Copy out every line of the records in which "name" can be found.

*** Opening Material shown ***

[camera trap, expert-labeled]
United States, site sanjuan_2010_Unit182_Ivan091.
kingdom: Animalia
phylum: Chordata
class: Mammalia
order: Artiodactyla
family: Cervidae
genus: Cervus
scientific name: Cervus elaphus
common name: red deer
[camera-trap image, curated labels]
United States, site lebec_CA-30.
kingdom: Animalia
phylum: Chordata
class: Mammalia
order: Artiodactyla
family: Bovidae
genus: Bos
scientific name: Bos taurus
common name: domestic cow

*** Closing Material shown ***
*** Opening Material shown ***

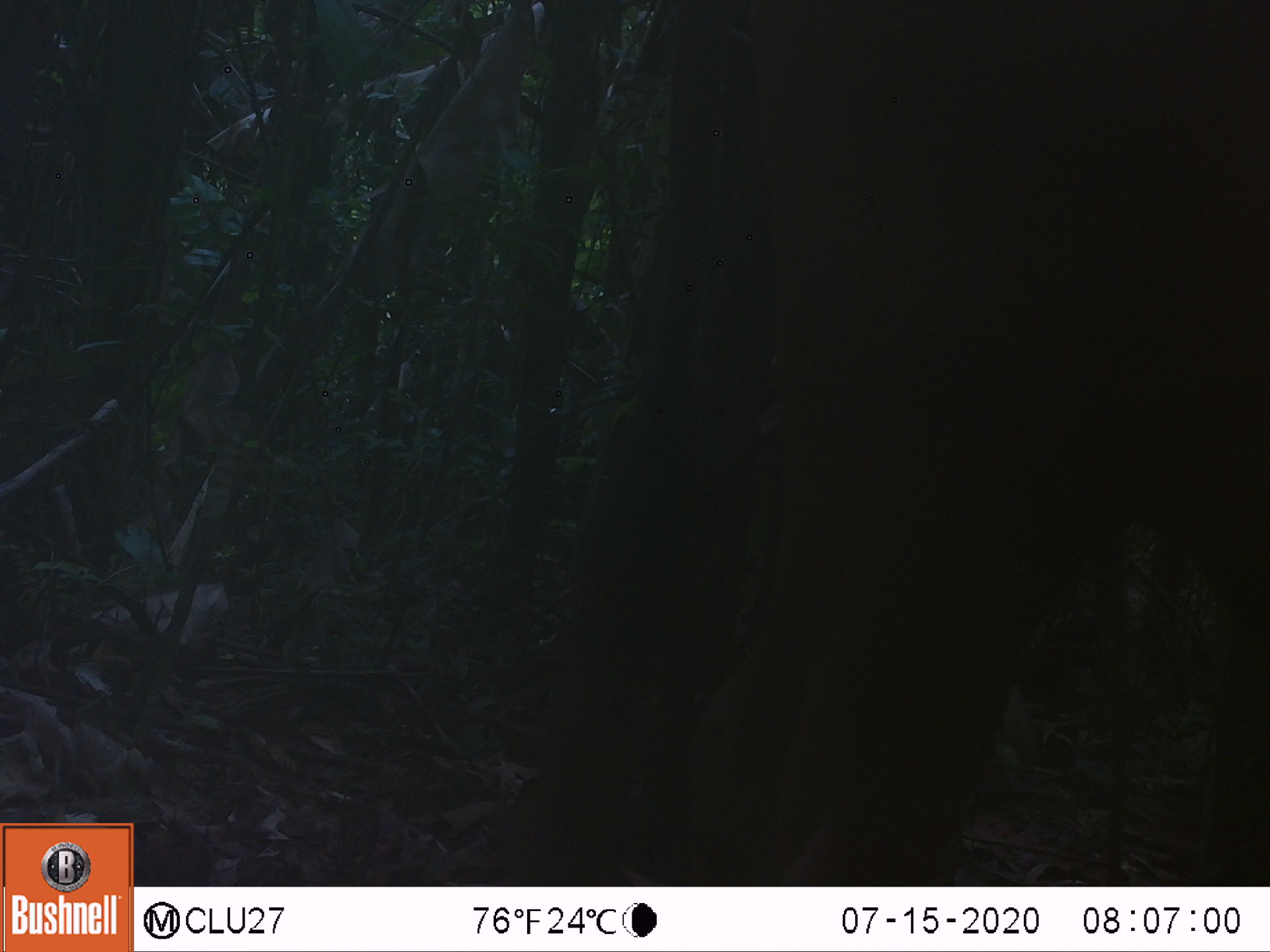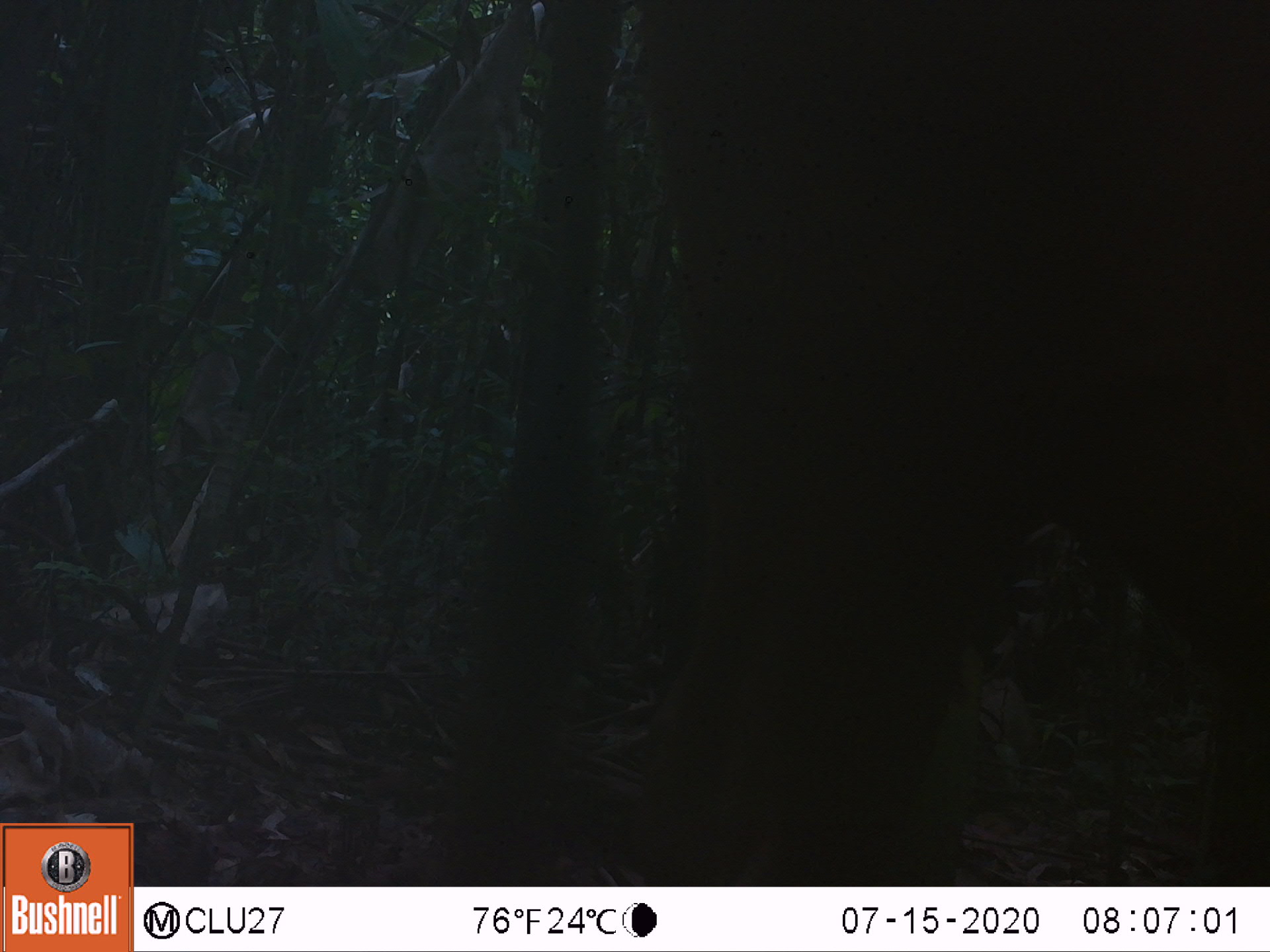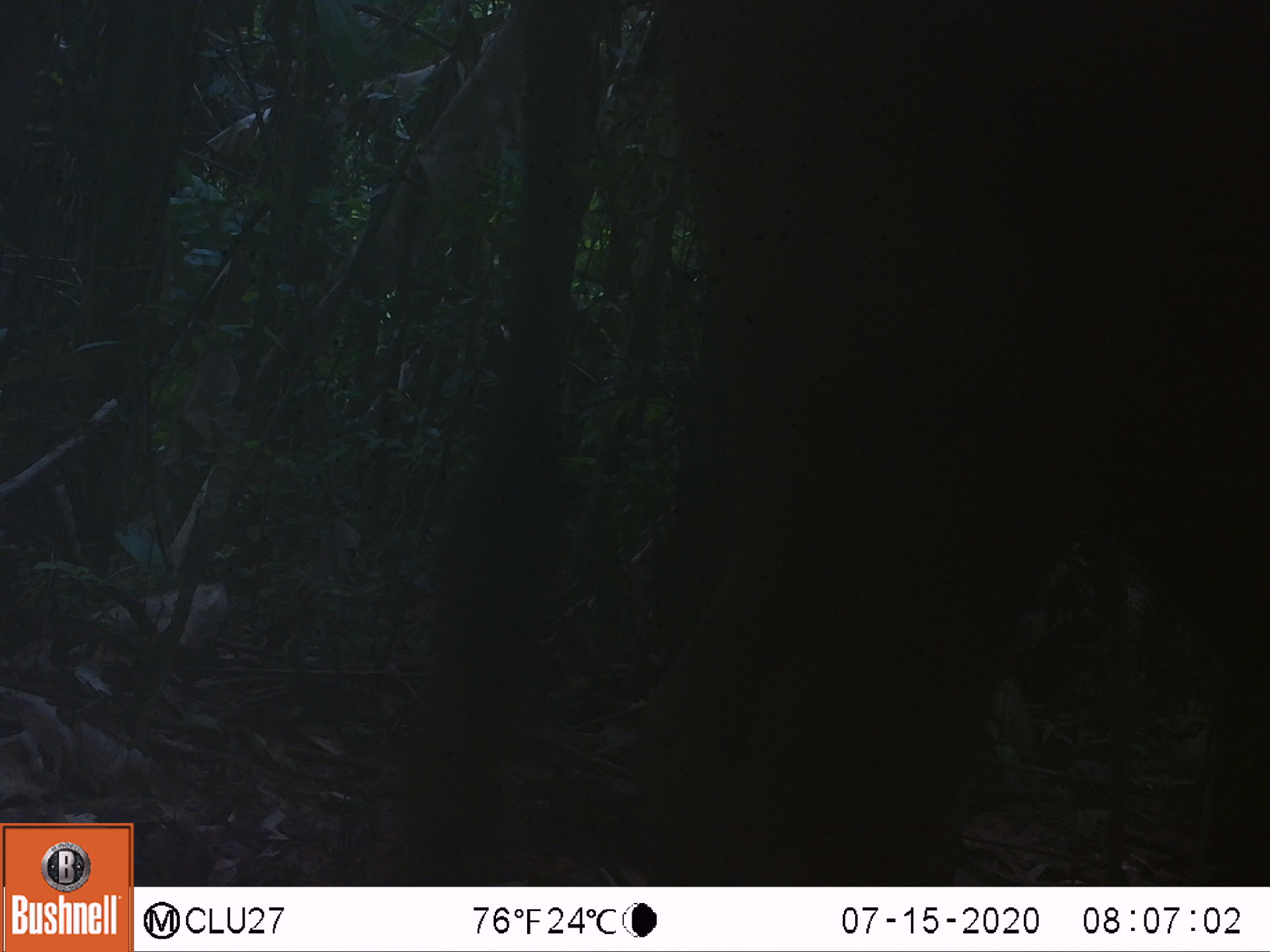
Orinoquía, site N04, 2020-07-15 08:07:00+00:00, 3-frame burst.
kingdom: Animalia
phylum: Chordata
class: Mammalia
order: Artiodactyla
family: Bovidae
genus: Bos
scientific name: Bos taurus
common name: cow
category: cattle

*** Closing Material shown ***

▶ Answer section
scientific name: Cervus elaphus
common name: red deer
scientific name: Bos taurus
common name: domestic cow
scientific name: Bos taurus
common name: cow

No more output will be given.